The distillation uses a softmax output layer that has a global temperature parameter. The cross-entropy gradient of this layer is mathematically equivalent to the corresponding matching logits used in the existing knowledge transfer approach.

The authors demonstrated that a distilled model is capable of attaining similar accuracy to an ensemble of deep models with respect to MNIST and automatic speech recognition.

For very large datasets, they first trained a generalist deep model on the entire dataset. Each specialist model used the weights of the generalist as a starting point of the retraining process. To determine which categories a specialist would handle, the authors applied an on-line version of the K-means algorithm to the columns of the covariance matrix of the generalist model. Note that each each specialist has an additional “do not care” class.

Formulating the inference as a minimization of a sum of KL-divergence between the target distribution and each model, the authors reported an increase in test accuracy and a reduction from weeks to days in terms of training time.

Future Direction(s)

  • How to reframe the generalist and specialists in terms of boosting?

  • Withholding a specific category of examples still achieved high accuracy when the other categories are similar enough. How to differentiate between a new category/cluster versus garbage?

Question(s)

  • The ensemble of specialists with a single generalist looks quite similar to boosting?
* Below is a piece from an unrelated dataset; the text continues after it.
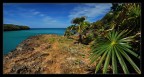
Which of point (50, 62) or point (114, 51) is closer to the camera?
point (114, 51)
  • How necessary is the temperature parameter?

Analysis

Specializing deep models is one way to reduce training times while enhancing accuracy on huge datasets.

The authors claimed that distilling works very well for transferring knowledge from an ensemble or from a large highly regularized model into a smaller, distilled model. While that appears to be true, it is definitely not novel enough to warrant wasting half a paper. Furthermore, they did not provide enough experiments to justify an additional temperature parameter. Why introduce more tunable parameters just to stick with softmax outputs?

One peculiar point is the proposal to keep model training separate from deployment. The authors use an analogy of an insect’s life cycle to justify the foregoing. While that is a very reasonable suggestion, it sidesteps the central question of why shallow models need to learn from deep models.

References

HVD15

Geoffrey Hinton, Oriol Vinyals, and Jeff Dean. Distilling the knowledge in a neural network. arXiv preprint arXiv:1503.02531, 2015.